In general, I recommend narrowing the scope of what lines / strings you are actually parsing with RegEx by using lines containing
and preceding text
or following text
and similar inspectors, as well as Whose filters. Often you don’t end up needing RegEx at all.
There are a few different reasons I recommend this approach over regex alone:
- A regex that needs to handle any input and find just the string pattern you are looking for in particular is going to be much more complicated and error prone.
- Regex can take an indeterminate amount of time to evaluate that varies based upon the input text. It is not possible to predict how long it will take with certainty. This is partially mitigated by having simplified regex that only operates on limited input text.
- It can be hard to tell what a RegEx is supposed to do by just looking at the RegEx itself. It is non-obvious.
- Every RegEx engine can have slightly different quirks, which can be annoying.
- It is possible in some cases to have a RegEx that effectively results in an infinite loop that never resolves, which could have bad consequences. This usually depends on the RegEx engine, so I don’t think it applies to BigFix.
Benefits of RegEx over other methods alone:
- sometimes it is the only option to accomplish the task
- You may have existing RegEx that you are already using in other languages
- Easier to find RegEx examples online.
In the cases where RegEx is the best method, in almost all cases you are better off using a hybrid approach, using a combination of string parsing, filtering, and RegEx.
RegEx is valuable for input validation. It is not hard to parse out words
that are likely email addresses from an arbitrary string, but it is very hard to validate that they are “valid” email addresses without RegEx. This is less needed in cases where you are reasonably sure that the input only contains valid items already.
Example:
Q: substrings separated by " " whose(it contains "@" AND it contains ".") of "ab.c abc def abc@def.com abc@abc@def.com @.com xyz"
A: abc@def.com
A: abc@abc@def.com
A: @.com
T: 2556
Only 1 of the results is actually a valid email address, but many other possibilities have been eliminated, which means that using RegEx for validation only needs to run on a more limited set of possible inputs.
This would get only the 2nd command from a multi command, but without RegEx: (not a complete solution, but a partial example)

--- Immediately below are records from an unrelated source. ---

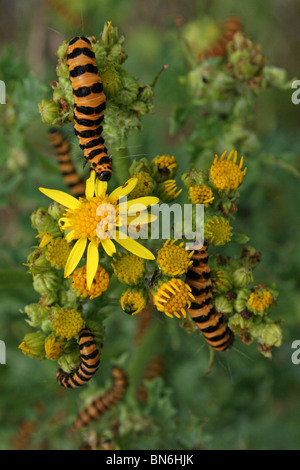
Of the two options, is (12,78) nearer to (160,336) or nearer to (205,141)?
(205,141)

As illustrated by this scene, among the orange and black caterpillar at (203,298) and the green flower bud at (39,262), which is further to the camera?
the green flower bud at (39,262)

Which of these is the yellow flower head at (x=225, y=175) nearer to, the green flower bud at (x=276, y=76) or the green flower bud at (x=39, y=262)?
the green flower bud at (x=39, y=262)

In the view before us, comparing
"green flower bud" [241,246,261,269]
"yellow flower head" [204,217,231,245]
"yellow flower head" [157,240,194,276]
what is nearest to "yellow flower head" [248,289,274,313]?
"green flower bud" [241,246,261,269]

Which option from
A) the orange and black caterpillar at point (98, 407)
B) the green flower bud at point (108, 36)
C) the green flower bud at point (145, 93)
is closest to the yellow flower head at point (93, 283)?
the green flower bud at point (145, 93)

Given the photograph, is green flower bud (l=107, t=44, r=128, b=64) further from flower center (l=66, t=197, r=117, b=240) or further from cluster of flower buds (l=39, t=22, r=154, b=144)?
flower center (l=66, t=197, r=117, b=240)

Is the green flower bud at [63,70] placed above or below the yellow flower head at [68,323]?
above

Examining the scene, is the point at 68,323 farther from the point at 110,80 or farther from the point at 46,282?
the point at 110,80

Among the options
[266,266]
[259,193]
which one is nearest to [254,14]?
[259,193]
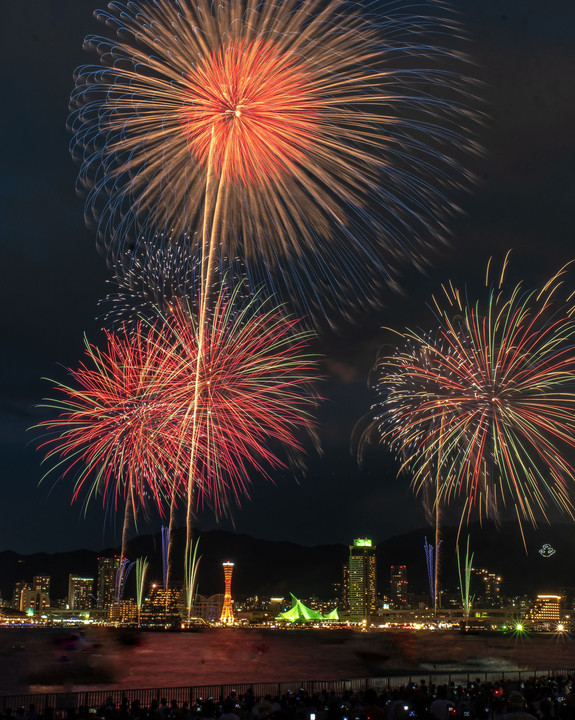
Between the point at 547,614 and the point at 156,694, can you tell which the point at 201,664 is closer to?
the point at 156,694

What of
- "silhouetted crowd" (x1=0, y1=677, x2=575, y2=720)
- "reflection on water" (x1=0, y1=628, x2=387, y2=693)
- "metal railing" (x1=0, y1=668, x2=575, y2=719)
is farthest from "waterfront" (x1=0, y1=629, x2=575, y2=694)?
"silhouetted crowd" (x1=0, y1=677, x2=575, y2=720)

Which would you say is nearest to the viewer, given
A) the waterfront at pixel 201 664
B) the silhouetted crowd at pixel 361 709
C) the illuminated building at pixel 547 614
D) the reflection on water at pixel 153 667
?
the silhouetted crowd at pixel 361 709

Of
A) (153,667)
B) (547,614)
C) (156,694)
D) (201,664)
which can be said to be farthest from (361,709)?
(547,614)

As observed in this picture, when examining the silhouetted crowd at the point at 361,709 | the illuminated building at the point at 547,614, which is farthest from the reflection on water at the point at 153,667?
the illuminated building at the point at 547,614

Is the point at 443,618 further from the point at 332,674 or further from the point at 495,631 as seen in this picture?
the point at 332,674

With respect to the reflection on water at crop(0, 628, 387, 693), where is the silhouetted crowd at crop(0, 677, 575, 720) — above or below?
above

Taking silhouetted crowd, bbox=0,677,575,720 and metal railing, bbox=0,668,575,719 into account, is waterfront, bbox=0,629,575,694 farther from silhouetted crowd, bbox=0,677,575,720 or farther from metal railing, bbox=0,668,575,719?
silhouetted crowd, bbox=0,677,575,720

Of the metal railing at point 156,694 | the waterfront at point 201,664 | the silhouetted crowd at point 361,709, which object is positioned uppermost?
the silhouetted crowd at point 361,709

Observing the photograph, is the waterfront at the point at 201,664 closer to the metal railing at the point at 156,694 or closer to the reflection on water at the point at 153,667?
the reflection on water at the point at 153,667
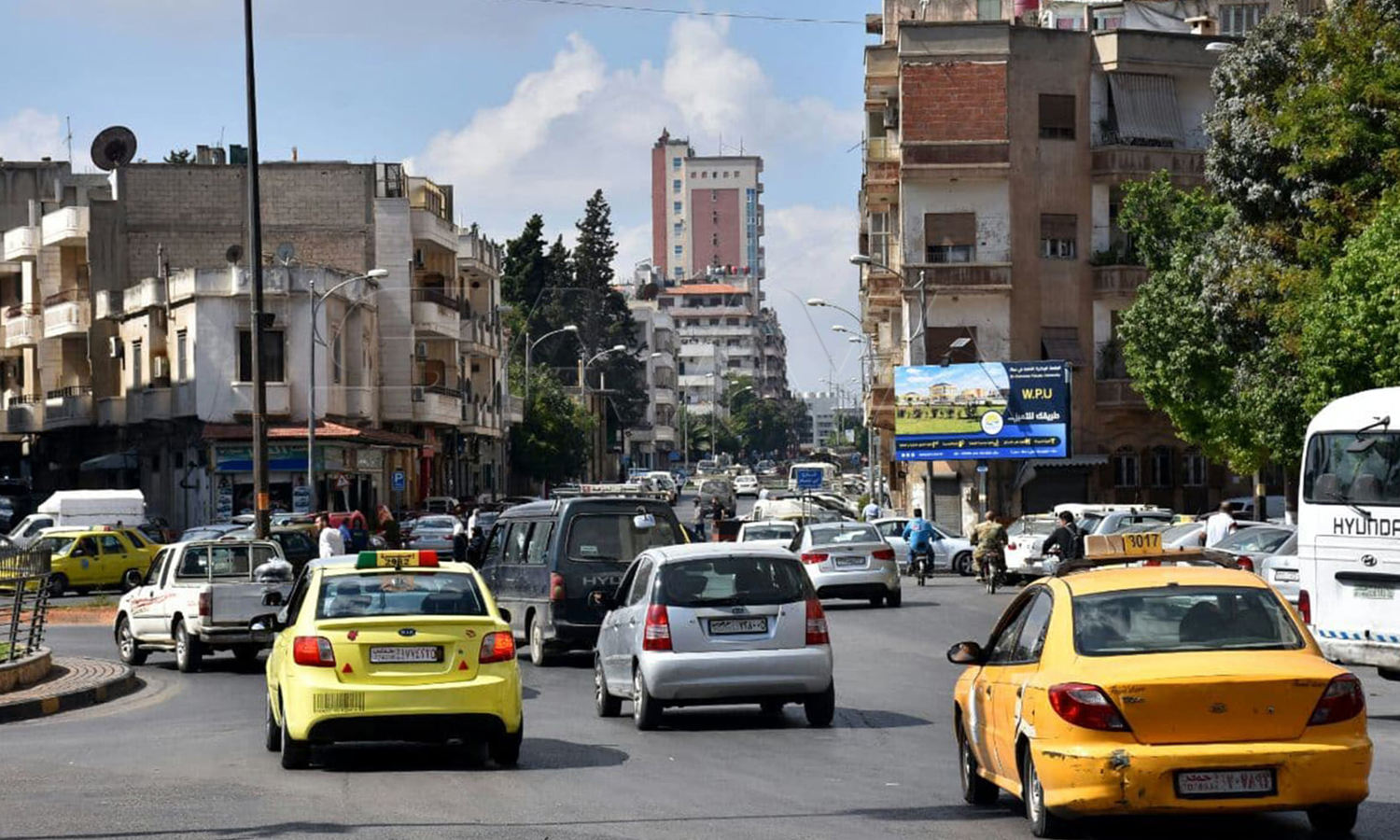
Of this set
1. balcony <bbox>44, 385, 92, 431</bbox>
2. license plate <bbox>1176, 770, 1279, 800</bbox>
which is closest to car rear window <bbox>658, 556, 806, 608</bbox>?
license plate <bbox>1176, 770, 1279, 800</bbox>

Q: (preceding text of first " " of it | it) of following texts of firsts " && " of it whose(it contains " && ") of "28 0 * * * root test -x /etc/cron.daily/popularity-contest && /etc/cron.daily/popularity-contest --crond "
A: /etc/cron.daily/popularity-contest
T: 2484
This would give the 7th word from the string:
Q: tuple string items 6 of concatenations ", " of substrings separated by " " of "28 0 * * * root test -x /etc/cron.daily/popularity-contest && /etc/cron.daily/popularity-contest --crond "
A: test
T: 2457
this combines both, but only works properly for exactly 2 commands:
Q: ( ( tuple string items 6 of concatenations ", " of substrings separated by " " of it ) ; ( (preceding text of first " " of it | it) of following texts of firsts " && " of it whose(it contains " && ") of it ) ) of "28 0 * * * root test -x /etc/cron.daily/popularity-contest && /etc/cron.daily/popularity-contest --crond "
A: test
A: /etc/cron.daily/popularity-contest
T: 2451
My point isn’t that this is the right solution, or the best solution, but just an example of how it is possible to do some things without regex. It is hard to do this without regex and handle between 1 and an unknown number of commands.